__Text shown__:
- - - -
A Colorado prison inmate has become the first person in the U.S. to test positive for bird flu, announced in a statement published on Thursday the Centers for Disease Control and Prevention (CDC).
An inmate that worked with poultry
"A person has tested positive for avian influenza A(H5) virus (H5 bird flu) in the U.S., as reported by Colorado and confirmed by CDC. This case occurred in a person who had direct exposure to poultry and was involved in the culling (depopulating) of poultry with presumptive H5N1 bird flu," wrote the CDC.
Luckily, the CDC further revealed that the patient, who was under age 40, reported fatigue for a few days as their only symptom and has since recovered. The patient is being isolated and treated with the influenza antiviral drug oseltamivir.
The CDC further added that it had tracked the health of more than 2,500 people who have been exposed to H5N1-infected birds, and all have been found to be infection-free. The agency also said it was possible that the Colorado man only had the virus present in his nose and that his body was not infected.
"The appropriate public health response at this time is to assume this is an infection and take actions to contain and treat," the CDC statement said.
- - - -
Recorded data

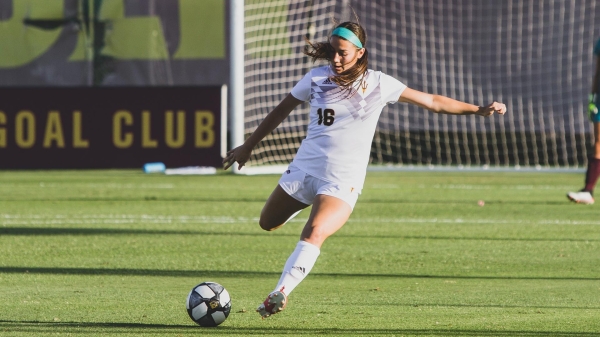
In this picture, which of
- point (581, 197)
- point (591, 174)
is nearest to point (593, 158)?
point (591, 174)

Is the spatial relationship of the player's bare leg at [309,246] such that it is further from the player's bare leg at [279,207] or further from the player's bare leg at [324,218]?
the player's bare leg at [279,207]

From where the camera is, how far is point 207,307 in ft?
20.0

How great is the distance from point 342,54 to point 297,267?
1.31 meters

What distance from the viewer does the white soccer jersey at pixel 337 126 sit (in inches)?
254

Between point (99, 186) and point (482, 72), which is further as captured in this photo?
point (482, 72)

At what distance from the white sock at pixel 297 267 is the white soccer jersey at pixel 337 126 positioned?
52 cm

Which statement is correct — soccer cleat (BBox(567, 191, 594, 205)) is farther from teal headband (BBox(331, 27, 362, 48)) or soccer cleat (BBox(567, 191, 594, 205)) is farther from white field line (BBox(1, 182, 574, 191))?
teal headband (BBox(331, 27, 362, 48))

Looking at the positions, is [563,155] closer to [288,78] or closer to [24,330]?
[288,78]

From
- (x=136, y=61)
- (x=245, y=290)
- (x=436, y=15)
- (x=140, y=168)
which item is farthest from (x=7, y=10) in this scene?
(x=245, y=290)

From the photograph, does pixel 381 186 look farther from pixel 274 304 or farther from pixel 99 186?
- - - -
__Questions__:
**a.** According to the bird flu article, how many people had the CDC tracked after exposure to H5N1-infected birds?
**b.** Decide whether each statement agrees with the bird flu article: (i) The patient was over age 40. (ii) The patient is being treated with oseltamivir. (iii) The patient took part in culling poultry with presumptive H5N1 bird flu.
**c.** Extend the article on the Colorado bird flu case, picking up after its final sentence.
The records have no connection to the article on the Colorado bird flu case.

__Answers to the problems__:
**a.** More than 2,500 people.

**b.**
(i) No: "who was under age 40"
(ii) Yes: "treated with the influenza antiviral drug oseltamivir"
(iii) Yes: "was involved in the culling (depopulating) of poultry with presumptive H5N1 bird flu"

**c.**
The risk of continued infections is low
Still, the organization said that the risk of continued infections was not high, putting the public at ease.
"This case does not change the human risk assessment for the general public, which CDC considers to be low," added the organization.
Lisa Wiley, a spokeswoman for the Colorado Department of Corrections, told AP that the infected man was part of a crew of inmates who had been working at a farm in Montrose County before a case of bird flu was confirmed there on April 19. The inmates were then asked to help kill and remove the birds.
Montrose County farm has been reported to be suffering from an outbreak that counts 58,000 broiler breeder chickens infected. Only earlier this week, scientists said that a strain of highly pathogenic avian influenza virus H5N1 is becoming a global issue, as it has the potential to handicap poultry production significantly.